Cuomo has repeatedly said that the state has seen the end of its post-holiday coronavirus spike while simultaneously warning the emergence of highly contagious virus strains, such as the B.1.1.7 strain first identified in the Kingdom. Joined, it could derail the state’s progress and reverse its downward trend in cases.

New York reports a weekly average of 7,400 Covid-19 cases a day, a decrease of more than 13% compared to a week ago and the lowest average in the state since early December, according to a CNBC analysis of data compiled by Johns Hopkins University.

“Theater owners are pleased with the announcement that the safe reopening of New York City theaters will be allowed,” the National Association of Theater Owners said in a statement. “Strict voluntary health and safety protocols have made it possible for cinemas across the country to operate safely and responsibly at higher capacity limits for many months without a single COVID-19 outbreak being traced to movie theaters. “.

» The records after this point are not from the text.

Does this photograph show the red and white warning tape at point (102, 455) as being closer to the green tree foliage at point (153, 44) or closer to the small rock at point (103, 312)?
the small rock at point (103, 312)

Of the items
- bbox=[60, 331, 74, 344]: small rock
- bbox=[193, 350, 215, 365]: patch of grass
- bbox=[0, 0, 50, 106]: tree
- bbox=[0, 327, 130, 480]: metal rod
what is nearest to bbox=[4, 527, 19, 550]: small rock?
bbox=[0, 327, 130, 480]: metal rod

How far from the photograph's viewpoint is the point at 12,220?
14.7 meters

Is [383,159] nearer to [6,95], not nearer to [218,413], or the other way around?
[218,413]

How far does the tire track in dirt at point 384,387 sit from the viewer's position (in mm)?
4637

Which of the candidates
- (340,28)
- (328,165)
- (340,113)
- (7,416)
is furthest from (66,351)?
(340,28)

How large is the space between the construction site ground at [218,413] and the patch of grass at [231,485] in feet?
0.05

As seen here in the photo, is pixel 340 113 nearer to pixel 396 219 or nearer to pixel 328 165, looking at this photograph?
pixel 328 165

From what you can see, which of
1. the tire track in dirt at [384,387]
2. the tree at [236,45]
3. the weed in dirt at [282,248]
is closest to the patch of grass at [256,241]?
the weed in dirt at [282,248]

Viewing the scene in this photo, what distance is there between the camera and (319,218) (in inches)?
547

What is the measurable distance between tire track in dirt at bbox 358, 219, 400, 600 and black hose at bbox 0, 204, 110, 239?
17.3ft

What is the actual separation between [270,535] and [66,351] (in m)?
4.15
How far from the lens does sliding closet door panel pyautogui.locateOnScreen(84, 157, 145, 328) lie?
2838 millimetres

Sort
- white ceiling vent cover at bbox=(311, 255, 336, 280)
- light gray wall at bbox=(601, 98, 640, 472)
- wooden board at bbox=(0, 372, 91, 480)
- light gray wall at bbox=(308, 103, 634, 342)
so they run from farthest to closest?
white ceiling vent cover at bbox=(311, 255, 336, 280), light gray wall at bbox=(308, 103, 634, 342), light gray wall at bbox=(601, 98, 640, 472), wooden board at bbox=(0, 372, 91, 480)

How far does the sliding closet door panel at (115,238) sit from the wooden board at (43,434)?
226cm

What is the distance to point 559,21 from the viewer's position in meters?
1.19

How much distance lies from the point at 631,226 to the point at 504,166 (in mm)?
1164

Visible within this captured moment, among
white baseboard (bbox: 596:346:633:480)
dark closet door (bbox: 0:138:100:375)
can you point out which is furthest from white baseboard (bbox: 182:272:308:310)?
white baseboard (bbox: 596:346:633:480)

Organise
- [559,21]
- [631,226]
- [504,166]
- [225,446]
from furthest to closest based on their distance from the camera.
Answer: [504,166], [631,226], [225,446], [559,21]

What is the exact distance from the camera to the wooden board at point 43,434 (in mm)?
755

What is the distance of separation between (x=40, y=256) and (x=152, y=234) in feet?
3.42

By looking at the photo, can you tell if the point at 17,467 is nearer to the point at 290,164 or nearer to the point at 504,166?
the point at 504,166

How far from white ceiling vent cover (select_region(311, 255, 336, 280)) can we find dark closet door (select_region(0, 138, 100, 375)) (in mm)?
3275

“New York City is a major market for film in the US; the reopening there gives film distributors confidence to set and celebrate their theatrical release dates, and is an important step in the recovery of the entire industry, “said the group, which represents more than 33,000 movie screens in the US.

A key market

New York City is a vital center for movie ticket sales. There are nearly 300 theaters in New York State, but the key geographic metric that analysts are focusing on is New York’s Designated Market Area, or DMA.

This is an area surrounding New York City that includes part of Connecticut and New Jersey and excludes theaters north of Albany and west of Cooperstown. Within this DMA are 234 movie theaters that represent 7.4% of the total national box office, according to Comscore.

That’s the second highest ticket sales driver in the US, behind only the Los Angeles DMA, which accounts for 8.9%.

New York City has above-average ticket prices and population density, which means it makes more money for the industry than other areas in the United States and Canada. That’s one of the reasons studios have wanted to push movies across the calendar and wait for New York theaters to reopen to the public.

The city also had massive advertising penetration. Movies that do well in the city create a buzz that helps sell tickets in other parts of the country.

Not to mention that New York City is symbolically important because it is one of the places where there is a high concentration of Hollywood producers, directors, and actors living in the area.